After the outbreak, Amazon announced it would set aside $25 million to provide up to two weeks of paid leave, which it would allow delivery drivers to apply if they were diagnosed with COVID-19 or quarantined by the government. Other companies, such as Uber, Postmates, Instacart and DoorDash, have made similar commitments to help employees.
But drivers say complex standards make it difficult for them to get the money. Jonathan Perales, 25, an Uber driver in Texas, began coughing and getting a fever earlier this month after picking up a sick passenger. The hospital said he had SYMPTOMs of COVID-19, but refused to test him for the virus because of a lack of testing kits nationwide.
When he applied to Uber for sick pay, the company told him he needed a positive new coronavirus test report, or an isolation document from a medical professional. No one in the hospital or state health department wanted to submit such documents to Uber on his behalf, and even when he developed symptoms of the new coronavirus, a clinic refused to examine him.

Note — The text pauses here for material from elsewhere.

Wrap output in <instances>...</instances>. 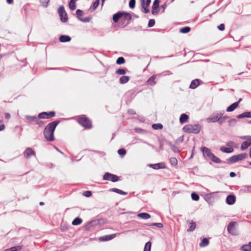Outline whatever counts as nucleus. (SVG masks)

“I’m in a difficult situation, I’m trying to get tested and get financial aid,” Perales said. But I was treated like a leprosy patient. “
Despite his illness, he still needed income to avoid deportation, so he continued to work for Postmates for two days. He said that after he reported the symptoms, Uber closed his account, leaving him unable to pay his housing bill and stay in his car. Uber declined to comment on the Perales case, but said in a statement that the safety of drivers “has always been our top priority.” Postmates also declined to comment.
Drive 45km just for hand sanitizer
Ron Spiegelman delivers to Instacart. He said the company had neither provided training nor hygiene or protective equipment. Recently, he drove 45 miles to the countryside near Tulsa, Oklahoma, just to buy hand sanitizer in a one-dollar store.
“Allowing drivers to wash their hands will not only make us feel safer, but also customers,” he said. “
Instacart said in a statement that it would distribute hand sanitizer to employees and provide cleaning supplies in some stores. The company plans to add an additional 300,000 independent delivery drivers to cope with the surge in demand.
As the crisis intensified, some drivers stopped delivering. Laura Chelton, 48, drove to Amazon Flex in the Seattle area, the site of the first outbreak in the United States. Last week, she noticed that there was no one in whole Foods’ ordering area, where her order was picked up. When she saw an old woman coughing when she sorted out her shopping bag in a small space, she felt it was not worth the risk to deliver groceries.